● **Document excerpt**
Winter 2005

 


WINTER 2005


Johnny Dracut
EXPLORE THIS: Aurora Borealis, by Massimo Maggiari

It should come as little surprise that, in Aurora Borealis (La Finestra Editrice, Trento, It, 2004), Massimo Maggiari's new book of poems, he adopts a mythic quality to his diction. The subject is Norwegian explorer Roald Engelbert Amundsen, after all, a figure well suited to be draped in myth, possessing in the story of his polar adventures an essential heroic character.

What does surprise, and pleasantly so, is how frequently Maggiari is on the mark with his poems, wreathing even the most day-to-day and commonplace moments in the Norwegian explorer's exotic trek to earth's desolate poles in an arresting mist of mythos.

Roald Engelbert Amundsen (1872-1928) was a Norwegian explorer who commanded what is said to be the first ship to navigate the North-West Passage (1903-1906) and the first man to reach the South Pole in 1911. He later flew over the North Pole in a dirigible with Italian explorer Umberto Nobile -- in 1926 -- and in fact died in 1928 attempting to rescue Nobile by airplane after the Italian had crashed on the ice pack of the North Pole.

Hence, perhaps, the connection for Massimo Maggiari -- an Italian by birth (b 1960, Genoa, It) who currently lives in Charleston, South Carolina.

Maggiari, who teaches Italian language and literature at the local university, and where he organizes highly regarded festivals of Italian poetry, is a man who is not averse to a process of exploratory courage himself. His study of such hermetic poets as Alfonso Gatto and Leonardo Sinisgalli, as well as his critical study of the poetry of Arturo Onofri, is known in both the US and Italy, as well as in South Africa. And Maggiari, who's been publishing books of his own poetry since 1999, writing principally in Italian, has worked on translations from such languages as Egyptian and Finnish.

In this volume -- faithfully translated by Laura Stortoni, to my rough reckoning of Italian to English anyhow -- Maggiari attempts to answer a question posed in his own introduction: "What are the borders of our Terra Incognita?"

The author answers his own question in the introduction -- and in his poetry -- variously. Despite the possibilities of 21st century communication technology every land, asserts Maggiari, is unknown to a human until he or she -- in the psychological realm -- 'crosses it and explores it with his gaze."

● **Source material**
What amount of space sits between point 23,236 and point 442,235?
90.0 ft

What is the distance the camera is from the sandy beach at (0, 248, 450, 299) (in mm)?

● **Stated goal 1**
Name every poet whose work, according to the review of Aurora Borealis, Maggiari has studied.
● **Stated goal 2**
From the review of Aurora Borealis, set down the passage starting with "Roald Engelbert Amundsen (1872-1928)" and going on through "the North Pole.", word for word.
● **Stated goal 3**
Write the next part of the review of Aurora Borealis, picking up after its final sentence.

● **Expected answer 1**
Alfonso Gatto, Leonardo Sinisgalli, Arturo Onofri

● **Expected answer 2**
Roald Engelbert Amundsen (1872-1928) was a Norwegian explorer who commanded what is said to be the first ship to navigate the North-West Passage (1903-1906) and the first man to reach the South Pole in 1911. He later flew over the North Pole in a dirigible with Italian explorer Umberto Nobile -- in 1926 -- and in fact died in 1928 attempting to rescue Nobile by airplane after the Italian had crashed on the ice pack of the North Pole.

● **Expected answer 3**
Appropriately, Aurora Borealis, a collection finished just one year after winning the prestigious Alighiero Chiusano poetry award from the City of Frascati, Italy, is informed with the language of Inuit incantatory song, yet retains a European soulfulness and spiritual potency that captures the reader.

"Wind, you who rise/dreams from the mountains,/breathe love and song/on the celestial bulwarks" intones Maggiari in his poem "Amundsen's Paean." Adopting the voice of Amundsen himself, he reverently inscribes line after line of prayer to Nature and the Human Spirit: "Protect my sky/my constellations/and their unborn stars./ Defend my fjord/and the scattered tribes/of the She-Bear's Hunters."

The flavor is decidedly Inuit, with Scandinavian undertones. Here's another example: "Listen, brother Nuntak./Listen to the voices of day/as they glide on blue liquid/breaking prow and kayak./They harp on silver and wave/and pass by near us, on our hearts."

When he transcends the historiographic, Maggiari's language can be quite compelling, as in "The Iceberg."

Distant, distant at the horizon
the enchanted mountain arises
on the silhouettes of winged lands.
Like a sailing white moth
at the edges of the North-West passage
it surfaces on the oblique winds of the waters.

And this:

You polar ice
fountain garden immortal face mountain pine
etcher of a thousand souls
you dwelling on the five-colored dragon.
Wild daimon

unknown
stellar
destiny.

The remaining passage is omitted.